§ **TRECHO FORNECIDO**:
• • • •

Coroa Vermelha, Bahia, 21 de abril de 2000.
“O Brasil que a gente quer são Outros 500”
Chegamos na aldeia Pataxó de Coroa Vermelha, município de Santa Cruz Cabrália, Bahia, no dia 17 de abril. Cumprimos o compromisso de refazer os caminhos da grande invasão sobre nossos territórios, que perdura já 500 anos.
Somos mais de 3.000 representantes, de 140 povos indígenas de todo o país. Percorremos terras e caminhos dos rios, das montanhas, dos vales e planícies antes habitados por nossos antepassados. Olhamos com emoção as regiões onde os povos indígenas dominavam e construíam o futuro, ao longo de 40 mil anos. Olhamos com emoção as regiões onde os povos indígenas tombaram defendendo a terra cortada por bandeirantes, por aventureiros, por garimpeiros e, mais tarde, por estradas, por fazendas, por empresários com sede de terra, de lucro e de poder.
Refizemos este caminho de luta e de dor, para retomar a história em nossas próprias mãos e apontar, novamente, um futuro digno para todos os povos indígenas.
Aqui, nesta Conferência, analisamos a sociedade brasileira nestes 500 anos de história de sua construção sobre os nossos territórios. Confirmamos, mais do que nunca, que esta sociedade, fundada na invasão e no extermínio dos povos que aqui viviam, foi construída na escravidão e na exploração dos negros e dos setores populares. É uma história infame, é uma história indigna.
Dignidade tiveram, sempre, os perseguidos e os explorados, ao longo destes cinco séculos. Revoltas, insurreições, movimentos políticos e sociais marcaram também nossa história, estabelecendo uma linha contínua de resistência.
Por isso, voltamos a recuperar essa marca do passado para projetá-la em direção ao futuro, nos unindo aos movimentos negro e popular e construindo uma aliança maior: a Resistência Indígena, Negra e Popular.

• • • •

§ **DADOS FORNECIDOS**:
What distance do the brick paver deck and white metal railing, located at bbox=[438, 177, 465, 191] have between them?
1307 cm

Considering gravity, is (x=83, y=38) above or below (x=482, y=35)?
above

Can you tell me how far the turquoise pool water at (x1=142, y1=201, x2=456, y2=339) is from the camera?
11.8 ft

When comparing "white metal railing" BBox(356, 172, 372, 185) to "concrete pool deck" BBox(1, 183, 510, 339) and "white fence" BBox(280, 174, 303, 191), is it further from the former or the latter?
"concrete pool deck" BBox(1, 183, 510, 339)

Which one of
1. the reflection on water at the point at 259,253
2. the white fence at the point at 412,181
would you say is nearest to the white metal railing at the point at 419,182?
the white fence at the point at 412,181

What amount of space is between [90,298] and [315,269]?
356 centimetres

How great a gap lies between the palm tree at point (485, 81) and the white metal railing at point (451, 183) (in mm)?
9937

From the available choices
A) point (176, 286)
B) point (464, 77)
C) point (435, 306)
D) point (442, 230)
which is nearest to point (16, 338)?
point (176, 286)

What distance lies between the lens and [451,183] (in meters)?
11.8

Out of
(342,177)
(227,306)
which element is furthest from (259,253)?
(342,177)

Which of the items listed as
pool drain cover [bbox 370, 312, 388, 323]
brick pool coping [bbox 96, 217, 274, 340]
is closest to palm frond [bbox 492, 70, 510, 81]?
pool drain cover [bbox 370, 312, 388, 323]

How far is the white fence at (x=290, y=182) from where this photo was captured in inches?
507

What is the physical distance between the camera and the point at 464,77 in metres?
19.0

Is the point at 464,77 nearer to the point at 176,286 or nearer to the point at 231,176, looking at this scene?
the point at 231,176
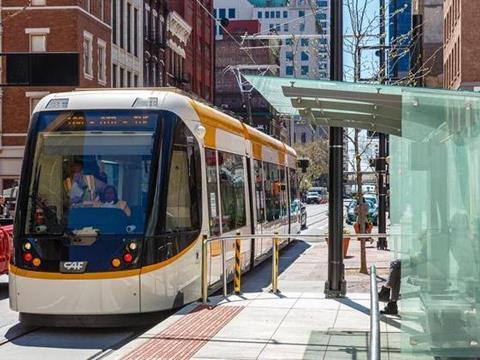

• • • •

§ **EXERCÍCIO PROPOSTO 1**:
Responda com base no trecho:
(a) Em que dia os participantes chegaram à aldeia Pataxó de Coroa Vermelha?
(b) De quantos povos indígenas vinham os representantes?
(c) Que aliança maior é anunciada no fim do trecho?
§ **EXERCÍCIO PROPOSTO 2**:
Por favor, transcreva do trecho a parte que começa em "Chegamos na aldeia" e segue até "já 500 anos.".
Os dados não são necessários para o exercício.

§ **RESPOSTA ESCRITA 1**:
(a) No dia 17 de abril.
(b) De 140 povos indígenas.
(c) A Resistência Indígena, Negra e Popular.

§ **RESPOSTA ESCRITA 2**:
Chegamos na aldeia Pataxó de Coroa Vermelha, município de Santa Cruz Cabrália, Bahia, no dia 17 de abril. Cumprimos o compromisso de refazer os caminhos da grande invasão sobre nossos territórios, que perdura já 500 anos.